--- START OF Task data ---

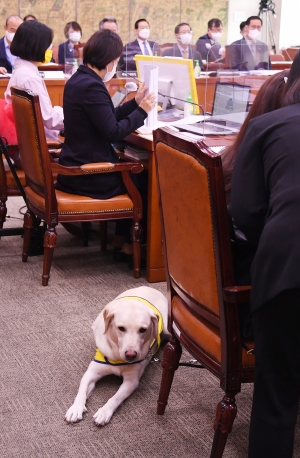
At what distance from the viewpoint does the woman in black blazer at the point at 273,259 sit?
138 centimetres

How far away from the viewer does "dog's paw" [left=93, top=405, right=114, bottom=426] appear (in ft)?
6.68

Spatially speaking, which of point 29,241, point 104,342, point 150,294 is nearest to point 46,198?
point 29,241

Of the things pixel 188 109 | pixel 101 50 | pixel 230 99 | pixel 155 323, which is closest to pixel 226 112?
Result: pixel 230 99

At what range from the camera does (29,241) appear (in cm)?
356

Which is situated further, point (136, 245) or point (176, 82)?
point (176, 82)

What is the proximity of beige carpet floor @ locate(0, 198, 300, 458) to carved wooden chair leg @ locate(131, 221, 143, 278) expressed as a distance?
0.07 meters

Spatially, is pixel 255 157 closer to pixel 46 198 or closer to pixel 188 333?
pixel 188 333

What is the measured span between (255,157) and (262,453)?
2.27ft

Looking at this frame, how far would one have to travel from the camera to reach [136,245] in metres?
3.34

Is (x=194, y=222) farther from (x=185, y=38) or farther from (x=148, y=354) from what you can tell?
(x=185, y=38)

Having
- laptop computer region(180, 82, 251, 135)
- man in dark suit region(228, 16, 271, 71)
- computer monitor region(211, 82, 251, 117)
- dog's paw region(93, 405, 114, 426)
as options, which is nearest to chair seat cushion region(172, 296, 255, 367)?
dog's paw region(93, 405, 114, 426)

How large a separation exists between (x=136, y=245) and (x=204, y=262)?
5.60ft

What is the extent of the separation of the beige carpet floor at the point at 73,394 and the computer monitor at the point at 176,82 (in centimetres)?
119

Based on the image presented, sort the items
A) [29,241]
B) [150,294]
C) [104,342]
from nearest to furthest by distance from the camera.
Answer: [104,342] → [150,294] → [29,241]
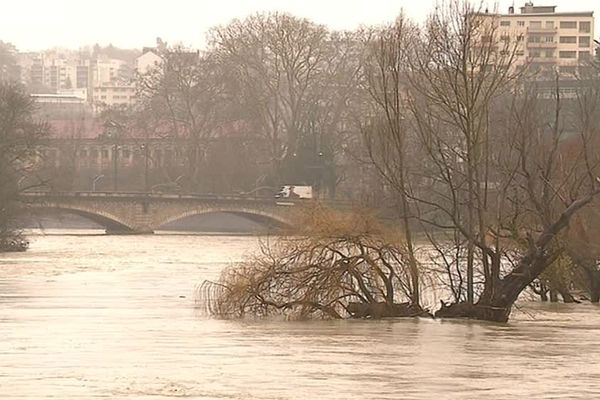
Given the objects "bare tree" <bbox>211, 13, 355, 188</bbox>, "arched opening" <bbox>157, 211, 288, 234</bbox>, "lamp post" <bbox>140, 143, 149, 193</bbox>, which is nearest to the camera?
"arched opening" <bbox>157, 211, 288, 234</bbox>

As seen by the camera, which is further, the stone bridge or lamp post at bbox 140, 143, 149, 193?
lamp post at bbox 140, 143, 149, 193

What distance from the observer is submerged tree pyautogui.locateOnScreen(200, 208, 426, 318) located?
99.9ft

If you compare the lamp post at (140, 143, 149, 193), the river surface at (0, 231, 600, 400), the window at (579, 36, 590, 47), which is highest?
the window at (579, 36, 590, 47)

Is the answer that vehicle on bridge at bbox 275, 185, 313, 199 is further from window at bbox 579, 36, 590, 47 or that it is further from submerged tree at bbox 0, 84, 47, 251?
window at bbox 579, 36, 590, 47

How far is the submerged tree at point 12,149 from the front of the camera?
5906 centimetres

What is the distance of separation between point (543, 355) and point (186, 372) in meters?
6.14

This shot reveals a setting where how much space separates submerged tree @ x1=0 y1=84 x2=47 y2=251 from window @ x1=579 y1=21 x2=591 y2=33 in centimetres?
8034

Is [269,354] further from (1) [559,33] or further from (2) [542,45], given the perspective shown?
(1) [559,33]

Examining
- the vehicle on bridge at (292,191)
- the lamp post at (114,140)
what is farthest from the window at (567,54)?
the vehicle on bridge at (292,191)

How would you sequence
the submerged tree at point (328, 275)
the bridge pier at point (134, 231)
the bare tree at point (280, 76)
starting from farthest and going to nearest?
the bare tree at point (280, 76) < the bridge pier at point (134, 231) < the submerged tree at point (328, 275)

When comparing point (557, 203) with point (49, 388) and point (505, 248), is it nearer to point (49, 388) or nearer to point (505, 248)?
point (505, 248)

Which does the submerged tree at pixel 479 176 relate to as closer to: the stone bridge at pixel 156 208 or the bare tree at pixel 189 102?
the stone bridge at pixel 156 208

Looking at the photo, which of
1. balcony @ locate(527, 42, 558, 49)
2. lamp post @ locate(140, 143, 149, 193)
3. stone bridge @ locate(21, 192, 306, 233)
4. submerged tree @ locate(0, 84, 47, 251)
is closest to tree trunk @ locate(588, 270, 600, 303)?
submerged tree @ locate(0, 84, 47, 251)

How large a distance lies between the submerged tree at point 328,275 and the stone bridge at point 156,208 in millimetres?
46386
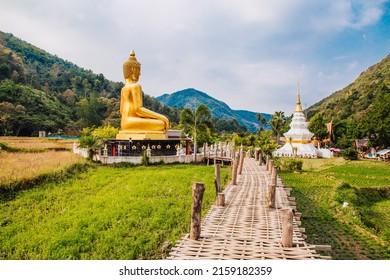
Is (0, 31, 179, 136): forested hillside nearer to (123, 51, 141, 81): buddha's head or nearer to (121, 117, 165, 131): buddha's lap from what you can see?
(123, 51, 141, 81): buddha's head

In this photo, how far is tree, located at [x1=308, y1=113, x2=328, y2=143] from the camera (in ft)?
128

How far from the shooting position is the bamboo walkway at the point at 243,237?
473 cm

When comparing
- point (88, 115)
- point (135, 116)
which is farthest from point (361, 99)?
point (135, 116)

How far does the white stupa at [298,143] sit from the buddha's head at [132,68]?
1670cm

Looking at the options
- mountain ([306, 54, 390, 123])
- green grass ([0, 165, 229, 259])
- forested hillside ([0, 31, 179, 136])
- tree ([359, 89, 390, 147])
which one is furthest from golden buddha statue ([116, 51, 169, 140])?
mountain ([306, 54, 390, 123])

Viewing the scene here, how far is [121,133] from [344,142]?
26.5 m

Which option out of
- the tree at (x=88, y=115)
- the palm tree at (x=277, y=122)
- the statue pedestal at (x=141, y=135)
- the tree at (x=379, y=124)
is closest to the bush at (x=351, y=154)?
the tree at (x=379, y=124)

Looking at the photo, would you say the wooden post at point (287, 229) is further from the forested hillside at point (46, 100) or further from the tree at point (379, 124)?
the tree at point (379, 124)

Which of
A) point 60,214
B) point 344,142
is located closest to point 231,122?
point 344,142

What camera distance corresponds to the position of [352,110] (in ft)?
171

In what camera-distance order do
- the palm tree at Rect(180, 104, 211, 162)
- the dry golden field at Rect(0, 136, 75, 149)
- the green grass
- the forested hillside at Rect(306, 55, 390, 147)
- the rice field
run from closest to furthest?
the green grass
the rice field
the dry golden field at Rect(0, 136, 75, 149)
the palm tree at Rect(180, 104, 211, 162)
the forested hillside at Rect(306, 55, 390, 147)

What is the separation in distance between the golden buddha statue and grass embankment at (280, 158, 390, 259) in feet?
24.5
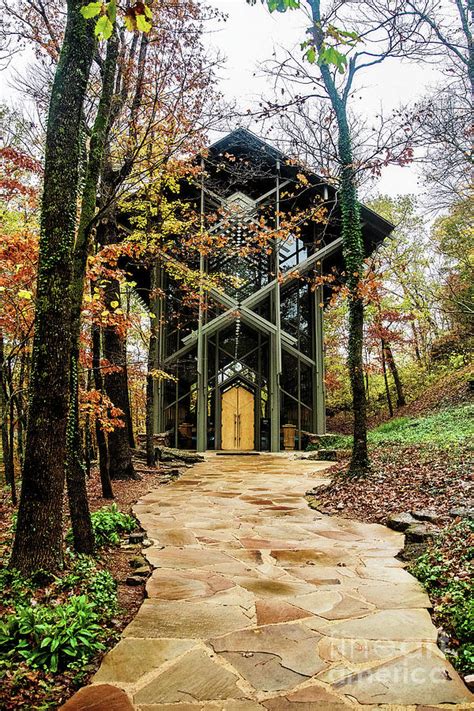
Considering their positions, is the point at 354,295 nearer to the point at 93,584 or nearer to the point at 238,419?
the point at 93,584

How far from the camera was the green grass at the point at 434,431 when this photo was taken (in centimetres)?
923

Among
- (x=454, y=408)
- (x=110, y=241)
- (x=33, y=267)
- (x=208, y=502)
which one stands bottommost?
(x=208, y=502)

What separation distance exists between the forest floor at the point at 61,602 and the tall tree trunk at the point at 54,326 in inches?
6.8

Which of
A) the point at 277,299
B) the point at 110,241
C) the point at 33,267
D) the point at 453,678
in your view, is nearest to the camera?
the point at 453,678

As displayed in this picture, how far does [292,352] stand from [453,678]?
1395cm

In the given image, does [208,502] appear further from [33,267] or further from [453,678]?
[453,678]

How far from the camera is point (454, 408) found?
14.4 m

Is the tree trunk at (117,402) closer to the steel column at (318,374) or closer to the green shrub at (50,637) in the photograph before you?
the green shrub at (50,637)

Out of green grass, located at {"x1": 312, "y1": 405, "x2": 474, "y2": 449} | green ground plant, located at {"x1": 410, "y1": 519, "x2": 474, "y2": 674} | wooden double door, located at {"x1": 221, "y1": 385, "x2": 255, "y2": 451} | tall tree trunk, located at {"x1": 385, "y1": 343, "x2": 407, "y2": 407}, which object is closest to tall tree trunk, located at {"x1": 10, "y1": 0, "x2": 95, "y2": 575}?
green ground plant, located at {"x1": 410, "y1": 519, "x2": 474, "y2": 674}

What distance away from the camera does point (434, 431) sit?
1123cm

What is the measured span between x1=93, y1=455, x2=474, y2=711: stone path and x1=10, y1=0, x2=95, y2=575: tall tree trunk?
0.90m

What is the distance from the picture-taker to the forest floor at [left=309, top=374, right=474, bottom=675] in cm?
283

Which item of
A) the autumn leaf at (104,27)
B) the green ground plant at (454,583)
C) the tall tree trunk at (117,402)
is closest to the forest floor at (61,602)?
the green ground plant at (454,583)

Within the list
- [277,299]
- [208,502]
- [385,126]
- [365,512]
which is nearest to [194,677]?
[365,512]
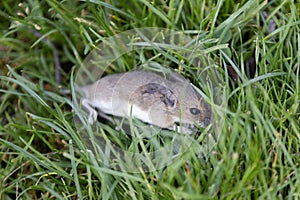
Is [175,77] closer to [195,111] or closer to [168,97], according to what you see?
[168,97]

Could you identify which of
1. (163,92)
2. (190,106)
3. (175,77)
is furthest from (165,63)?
(190,106)

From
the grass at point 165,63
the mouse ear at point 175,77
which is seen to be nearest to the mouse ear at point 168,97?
the mouse ear at point 175,77

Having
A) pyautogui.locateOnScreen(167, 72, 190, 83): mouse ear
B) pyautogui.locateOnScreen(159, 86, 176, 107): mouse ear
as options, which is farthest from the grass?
pyautogui.locateOnScreen(159, 86, 176, 107): mouse ear

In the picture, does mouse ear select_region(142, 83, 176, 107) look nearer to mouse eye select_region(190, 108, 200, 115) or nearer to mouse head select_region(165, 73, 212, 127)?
mouse head select_region(165, 73, 212, 127)

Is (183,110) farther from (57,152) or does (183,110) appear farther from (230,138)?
(57,152)

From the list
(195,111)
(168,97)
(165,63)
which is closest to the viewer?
(195,111)

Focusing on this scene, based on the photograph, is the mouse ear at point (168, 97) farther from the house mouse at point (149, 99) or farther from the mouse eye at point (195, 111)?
the mouse eye at point (195, 111)
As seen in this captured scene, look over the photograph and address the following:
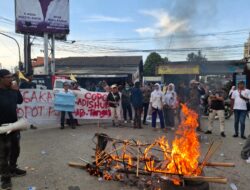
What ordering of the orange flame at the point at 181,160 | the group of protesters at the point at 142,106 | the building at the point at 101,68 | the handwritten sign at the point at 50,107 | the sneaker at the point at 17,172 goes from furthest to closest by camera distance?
the building at the point at 101,68 < the handwritten sign at the point at 50,107 < the sneaker at the point at 17,172 < the group of protesters at the point at 142,106 < the orange flame at the point at 181,160

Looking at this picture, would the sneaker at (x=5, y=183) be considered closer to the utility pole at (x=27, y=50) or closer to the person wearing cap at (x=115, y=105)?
the person wearing cap at (x=115, y=105)

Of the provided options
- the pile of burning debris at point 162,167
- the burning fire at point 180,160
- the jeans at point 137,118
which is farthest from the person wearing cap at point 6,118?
the jeans at point 137,118

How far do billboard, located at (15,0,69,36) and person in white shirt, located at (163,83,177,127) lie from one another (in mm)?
13052

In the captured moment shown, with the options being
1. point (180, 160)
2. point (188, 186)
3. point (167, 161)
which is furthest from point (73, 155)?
point (188, 186)

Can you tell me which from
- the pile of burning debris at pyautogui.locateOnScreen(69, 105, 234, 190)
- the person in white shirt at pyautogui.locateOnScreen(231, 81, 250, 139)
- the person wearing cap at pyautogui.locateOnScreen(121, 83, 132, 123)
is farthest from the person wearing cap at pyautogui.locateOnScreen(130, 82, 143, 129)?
the pile of burning debris at pyautogui.locateOnScreen(69, 105, 234, 190)

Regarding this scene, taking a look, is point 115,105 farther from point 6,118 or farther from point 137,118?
point 6,118

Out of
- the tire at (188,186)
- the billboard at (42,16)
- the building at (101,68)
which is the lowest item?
the tire at (188,186)

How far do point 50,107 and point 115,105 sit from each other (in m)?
2.42

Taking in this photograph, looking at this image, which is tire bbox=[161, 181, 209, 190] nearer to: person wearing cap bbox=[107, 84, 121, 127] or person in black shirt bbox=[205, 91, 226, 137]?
person in black shirt bbox=[205, 91, 226, 137]

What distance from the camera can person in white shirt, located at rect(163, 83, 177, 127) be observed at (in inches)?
499

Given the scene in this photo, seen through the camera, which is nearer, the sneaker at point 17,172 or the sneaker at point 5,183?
the sneaker at point 5,183

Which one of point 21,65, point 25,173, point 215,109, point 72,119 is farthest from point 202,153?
point 21,65

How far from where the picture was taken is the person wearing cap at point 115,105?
13578 mm

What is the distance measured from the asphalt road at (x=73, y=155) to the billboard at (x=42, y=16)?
11.6 m
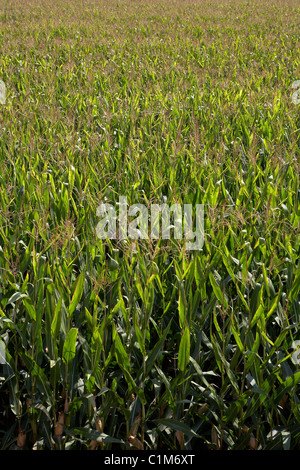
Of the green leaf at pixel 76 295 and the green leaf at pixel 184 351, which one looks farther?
the green leaf at pixel 76 295

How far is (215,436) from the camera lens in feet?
5.02

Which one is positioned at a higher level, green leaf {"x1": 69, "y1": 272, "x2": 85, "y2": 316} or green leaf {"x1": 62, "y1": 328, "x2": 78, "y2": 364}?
green leaf {"x1": 69, "y1": 272, "x2": 85, "y2": 316}

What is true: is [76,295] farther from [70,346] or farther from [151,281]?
[151,281]

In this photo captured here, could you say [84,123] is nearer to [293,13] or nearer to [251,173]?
[251,173]

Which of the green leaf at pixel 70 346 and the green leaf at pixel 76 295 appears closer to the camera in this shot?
the green leaf at pixel 70 346

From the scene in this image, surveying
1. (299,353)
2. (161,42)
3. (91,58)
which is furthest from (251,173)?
(161,42)

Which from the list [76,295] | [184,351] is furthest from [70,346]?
[184,351]

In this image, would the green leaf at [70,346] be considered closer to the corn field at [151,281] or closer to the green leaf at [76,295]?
the corn field at [151,281]

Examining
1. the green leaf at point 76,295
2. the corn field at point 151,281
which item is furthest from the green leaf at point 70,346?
the green leaf at point 76,295

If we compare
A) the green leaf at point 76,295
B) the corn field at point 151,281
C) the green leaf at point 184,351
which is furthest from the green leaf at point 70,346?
the green leaf at point 184,351

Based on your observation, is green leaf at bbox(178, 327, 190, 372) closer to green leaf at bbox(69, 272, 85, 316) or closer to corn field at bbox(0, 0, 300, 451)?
corn field at bbox(0, 0, 300, 451)

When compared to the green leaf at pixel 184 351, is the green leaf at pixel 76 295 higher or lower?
higher

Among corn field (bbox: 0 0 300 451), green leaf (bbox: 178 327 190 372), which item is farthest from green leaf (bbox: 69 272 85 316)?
green leaf (bbox: 178 327 190 372)

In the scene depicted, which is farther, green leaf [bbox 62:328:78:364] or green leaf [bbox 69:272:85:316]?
green leaf [bbox 69:272:85:316]
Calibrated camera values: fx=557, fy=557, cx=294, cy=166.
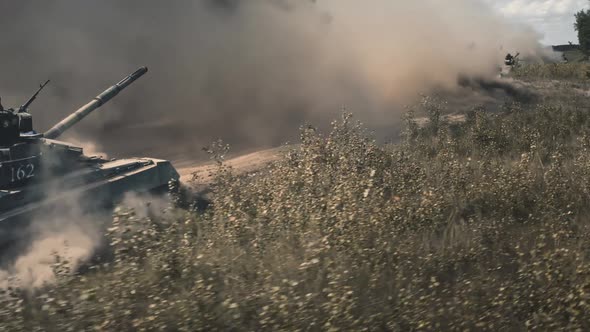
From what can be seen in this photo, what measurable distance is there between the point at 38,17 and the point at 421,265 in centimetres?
1778

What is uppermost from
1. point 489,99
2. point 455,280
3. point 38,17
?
point 38,17

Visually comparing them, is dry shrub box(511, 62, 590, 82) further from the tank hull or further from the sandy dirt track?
the tank hull

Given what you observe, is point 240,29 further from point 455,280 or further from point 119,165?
point 455,280

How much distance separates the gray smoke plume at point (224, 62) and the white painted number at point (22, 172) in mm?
9105

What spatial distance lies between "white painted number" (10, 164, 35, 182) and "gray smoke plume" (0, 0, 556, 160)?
29.9 ft

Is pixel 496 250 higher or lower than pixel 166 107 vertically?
lower

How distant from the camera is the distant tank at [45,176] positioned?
7004 mm

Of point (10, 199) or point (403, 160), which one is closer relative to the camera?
point (10, 199)

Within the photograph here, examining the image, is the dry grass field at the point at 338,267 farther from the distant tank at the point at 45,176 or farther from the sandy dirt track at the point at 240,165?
the sandy dirt track at the point at 240,165

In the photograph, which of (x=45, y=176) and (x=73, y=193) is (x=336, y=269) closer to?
(x=73, y=193)

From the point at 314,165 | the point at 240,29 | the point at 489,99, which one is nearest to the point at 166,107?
the point at 240,29

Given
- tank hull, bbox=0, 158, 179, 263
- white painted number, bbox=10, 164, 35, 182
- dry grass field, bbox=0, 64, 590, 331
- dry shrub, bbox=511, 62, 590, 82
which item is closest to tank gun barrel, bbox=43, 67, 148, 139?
tank hull, bbox=0, 158, 179, 263

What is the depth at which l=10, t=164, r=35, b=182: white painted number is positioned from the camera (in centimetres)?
720

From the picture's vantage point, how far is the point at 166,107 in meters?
20.8
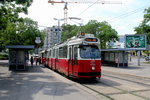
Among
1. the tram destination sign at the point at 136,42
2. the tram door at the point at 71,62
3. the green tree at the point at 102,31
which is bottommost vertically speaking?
the tram door at the point at 71,62

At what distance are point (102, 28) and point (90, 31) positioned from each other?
3.55 meters

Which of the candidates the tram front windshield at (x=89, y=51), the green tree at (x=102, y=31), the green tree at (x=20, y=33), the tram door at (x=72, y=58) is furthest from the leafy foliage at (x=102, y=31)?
the tram front windshield at (x=89, y=51)

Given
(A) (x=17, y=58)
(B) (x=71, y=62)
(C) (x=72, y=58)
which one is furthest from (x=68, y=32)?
(C) (x=72, y=58)

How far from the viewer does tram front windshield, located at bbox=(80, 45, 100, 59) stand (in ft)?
52.5

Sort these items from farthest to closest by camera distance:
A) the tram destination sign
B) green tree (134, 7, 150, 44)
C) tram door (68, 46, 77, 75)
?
1. green tree (134, 7, 150, 44)
2. the tram destination sign
3. tram door (68, 46, 77, 75)

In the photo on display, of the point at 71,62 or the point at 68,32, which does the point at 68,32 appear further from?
the point at 71,62

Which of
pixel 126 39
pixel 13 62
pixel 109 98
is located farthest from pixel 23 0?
pixel 126 39

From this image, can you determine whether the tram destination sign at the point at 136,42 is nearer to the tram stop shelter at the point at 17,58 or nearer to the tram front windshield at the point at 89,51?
the tram stop shelter at the point at 17,58

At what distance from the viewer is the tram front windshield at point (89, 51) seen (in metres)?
16.0

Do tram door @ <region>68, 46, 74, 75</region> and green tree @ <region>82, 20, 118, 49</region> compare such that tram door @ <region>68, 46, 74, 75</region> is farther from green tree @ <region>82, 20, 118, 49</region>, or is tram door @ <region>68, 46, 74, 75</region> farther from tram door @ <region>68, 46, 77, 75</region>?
green tree @ <region>82, 20, 118, 49</region>

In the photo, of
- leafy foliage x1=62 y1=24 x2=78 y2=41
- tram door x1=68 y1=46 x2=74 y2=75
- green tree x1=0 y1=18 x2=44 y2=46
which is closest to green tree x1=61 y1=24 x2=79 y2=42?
leafy foliage x1=62 y1=24 x2=78 y2=41

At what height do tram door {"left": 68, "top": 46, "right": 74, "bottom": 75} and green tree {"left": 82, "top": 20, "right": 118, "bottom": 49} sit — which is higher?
green tree {"left": 82, "top": 20, "right": 118, "bottom": 49}

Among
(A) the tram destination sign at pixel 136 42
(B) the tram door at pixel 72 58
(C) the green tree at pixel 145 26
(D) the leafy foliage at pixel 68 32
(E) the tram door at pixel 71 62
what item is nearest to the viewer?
(B) the tram door at pixel 72 58

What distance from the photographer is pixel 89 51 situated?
16.1m
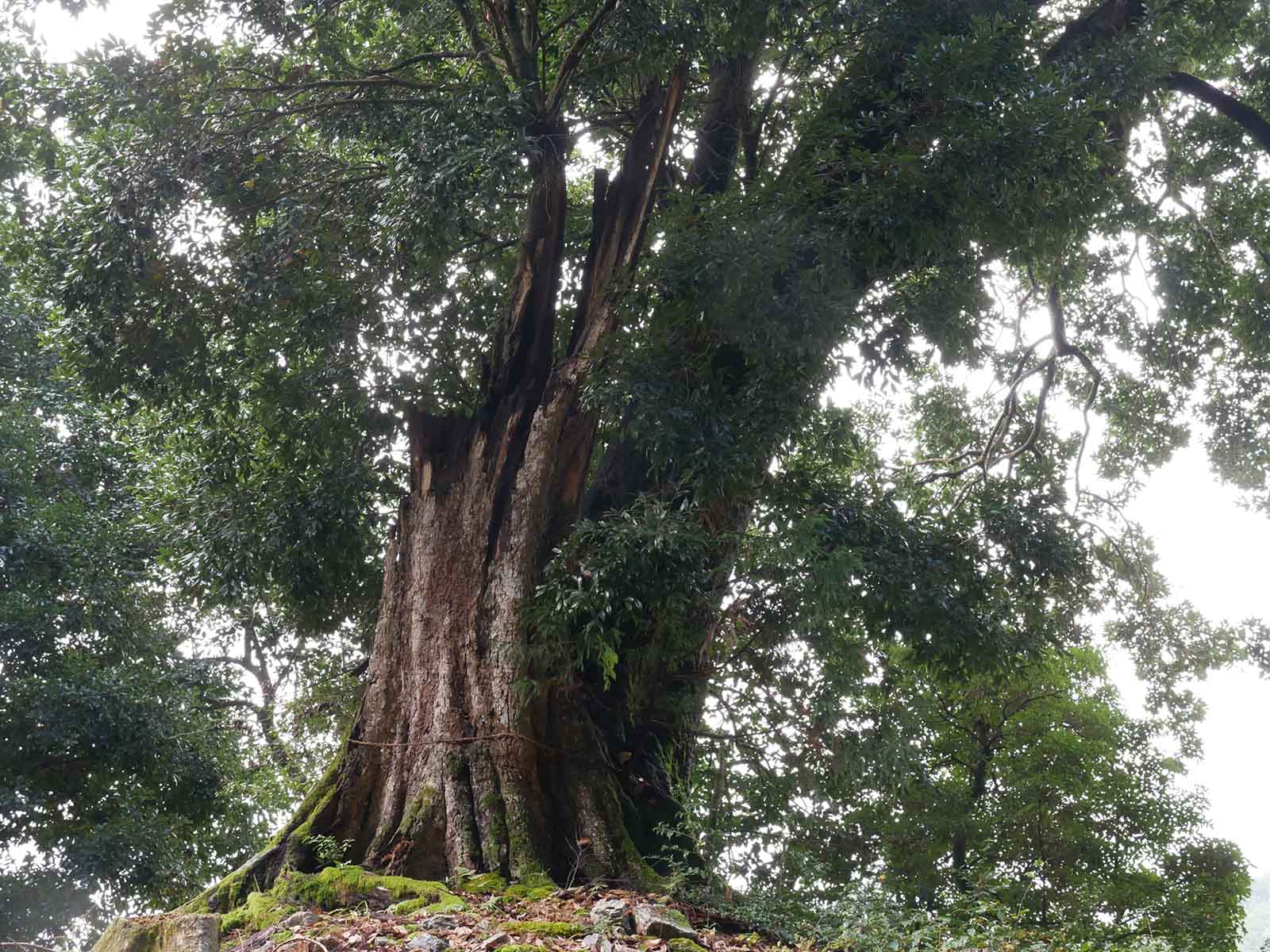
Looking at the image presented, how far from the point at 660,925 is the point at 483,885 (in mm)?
1426

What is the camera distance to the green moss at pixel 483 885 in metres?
5.65

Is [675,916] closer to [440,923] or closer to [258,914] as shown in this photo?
[440,923]

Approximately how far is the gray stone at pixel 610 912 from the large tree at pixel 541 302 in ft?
3.55

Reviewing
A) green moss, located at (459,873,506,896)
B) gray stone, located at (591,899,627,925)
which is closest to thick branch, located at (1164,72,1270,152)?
gray stone, located at (591,899,627,925)

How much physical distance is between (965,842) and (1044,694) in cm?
238

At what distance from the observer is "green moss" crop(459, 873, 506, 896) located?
5648 mm

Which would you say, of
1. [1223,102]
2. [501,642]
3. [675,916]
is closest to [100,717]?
[501,642]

--- END OF Task data ---

* Challenge
Reproduce verbatim the lines of the records above, from the line containing "Sort these items" through the line containing "3. tram door (68, 46, 77, 75)", including both of those lines.

* Answer for the task
Sort these items from farthest to closest by camera distance:
A) the tram destination sign
B) green tree (134, 7, 150, 44)
C) tram door (68, 46, 77, 75)
?
1. green tree (134, 7, 150, 44)
2. the tram destination sign
3. tram door (68, 46, 77, 75)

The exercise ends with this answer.